3. Import all files in one call
We point convert_standard() at the directory and set
sample_id_from_filenames = TRUE. phiperio will:
- read all CSVs in the directory,
- derive
sample_idfrom the filename stem (e.g.,R25P01_01_002616), - union the rows into one DuckDB-backed table.
pd <- convert_standard(
data_long_path = tmp_dir,
sample_id_from_filenames = TRUE,
peptide_library = FALSE, # set TRUE if you need peptide annotations
materialise_table = FALSE, # view is fine for exploration
auto_expand = FALSE
)
#> Skipping ANALYZE - raw_combined is a view.
#> [13:45:47] INFO Constructing <phip_data> object
#> -> create_data()
#> [13:45:47] INFO Validating <phip_data>
#> -> validate_phip_data()
#> [13:45:47] INFO Checking structural requirements (shape & mandatory columns)
#> [13:45:48] INFO Checking outcome family availability (exist / fold_change /
#> raw_counts)
#> [13:45:48] INFO Checking collisions with reserved names
#> - subject_id, sample_id, timepoint, peptide_id, exist,
#> fold_change, counts_input, counts_hit
#> [13:45:48] INFO Ensuring all columns are atomic (no list-cols)
#> [13:45:48] INFO Checking key uniqueness
#> [13:45:48] INFO Validating value ranges & types for outcomes
#> Warning: Missing values are always removed in SQL aggregation functions.
#> Use `na.rm = TRUE` to silence this warning
#> This warning is displayed once every 8 hours.
#> [13:45:48] INFO Assessing sparsity (NA/zero prevalence vs threshold)
#> - warn threshold: 50%
#> [13:45:48] INFO Checking peptide_id coverage against peptide_library
#> [13:45:48] INFO Checking full grid completeness (peptide * sample)
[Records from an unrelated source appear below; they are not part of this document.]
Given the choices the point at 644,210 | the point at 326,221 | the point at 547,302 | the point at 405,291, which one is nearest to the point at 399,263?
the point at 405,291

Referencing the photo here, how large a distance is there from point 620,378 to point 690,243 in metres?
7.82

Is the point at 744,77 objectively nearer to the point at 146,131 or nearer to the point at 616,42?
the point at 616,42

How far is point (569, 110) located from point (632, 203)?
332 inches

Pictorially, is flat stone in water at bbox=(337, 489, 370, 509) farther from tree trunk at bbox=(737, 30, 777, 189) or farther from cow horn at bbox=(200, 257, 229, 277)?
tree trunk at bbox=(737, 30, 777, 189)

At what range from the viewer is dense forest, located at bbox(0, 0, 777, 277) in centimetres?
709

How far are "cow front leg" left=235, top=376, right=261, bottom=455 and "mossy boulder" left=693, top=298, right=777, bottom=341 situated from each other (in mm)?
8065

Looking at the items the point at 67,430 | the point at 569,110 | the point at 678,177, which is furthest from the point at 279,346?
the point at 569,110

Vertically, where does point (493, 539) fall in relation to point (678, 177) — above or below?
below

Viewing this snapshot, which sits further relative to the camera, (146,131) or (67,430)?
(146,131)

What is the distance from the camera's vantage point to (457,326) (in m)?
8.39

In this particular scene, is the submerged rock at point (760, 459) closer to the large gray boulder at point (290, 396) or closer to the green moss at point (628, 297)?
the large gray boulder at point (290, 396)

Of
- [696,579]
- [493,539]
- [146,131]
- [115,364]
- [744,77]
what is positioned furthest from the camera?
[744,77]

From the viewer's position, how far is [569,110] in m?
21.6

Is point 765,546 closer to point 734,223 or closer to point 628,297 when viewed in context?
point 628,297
#> [13:45:48] OK Counts table is a full peptide * sample grid
#> [13:45:48] OK Validating <phip_data> - done
#> -> elapsed: 0.524s
#> [13:45:48] OK Constructing <phip_data> object - done
#> -> elapsed: 0.526sCheck distinct sample IDs:
get_counts(pd) |>
distinct(sample_id) |>
arrange(sample_id) |>
collect()
#> # A tibble: 10 × 1
#> sample_id
#> <chr>
#> 1 R25P01_01_002616
#> 2 R25P01_01_002617
#> 3 R25P02_01_002618
#> 4 R25P02_02_002619
#> 5 R26P01_03_002620
#> 6 R26P01_04_002621
#> 7 R26P02_05_002622
#> 8 R27P01_01_002623
#> 9 R27P02_01_002624
#> 10 R27P02_02_0026254. Derive run_id and plate_id from sample_id
Our filenames have the shape
R<run> P<plate> _ rest. We can extract those
parts with a couple of string splits:
pd_with_meta <- pd |>
mutate(
# Keep the part before first underscore: e.g., "R25P01"
rp = regexp_replace(sample_id, '_.*$', ''),
# run_id = chunk starting with R up to P
run_id = regexp_extract(rp, 'R[^P]+'),
# plate_id = chunk starting with P
plate_id = regexp_extract(rp, 'P.+')
)
get_counts(pd_with_meta) |>
distinct(sample_id, run_id, plate_id) |>
arrange(sample_id) |>
collect()
#> # A tibble: 10 × 3
#> sample_id run_id plate_id
#> <chr> <chr> <chr>
#> 1 R25P01_01_002616 R25 P01
#> 2 R25P01_01_002617 R25 P01
#> 3 R25P02_01_002618 R25 P02
#> 4 R25P02_02_002619 R25 P02
#> 5 R26P01_03_002620 R26 P01
#> 6 R26P01_04_002621 R26 P01
#> 7 R26P02_05_002622 R26 P02
#> 8 R27P01_01_002623 R27 P01
#> 9 R27P02_01_002624 R27 P02
#> 10 R27P02_02_002625 R27 P02Now you have per-sample run_id and plate_id
derived from the filename, alongside the original measurements.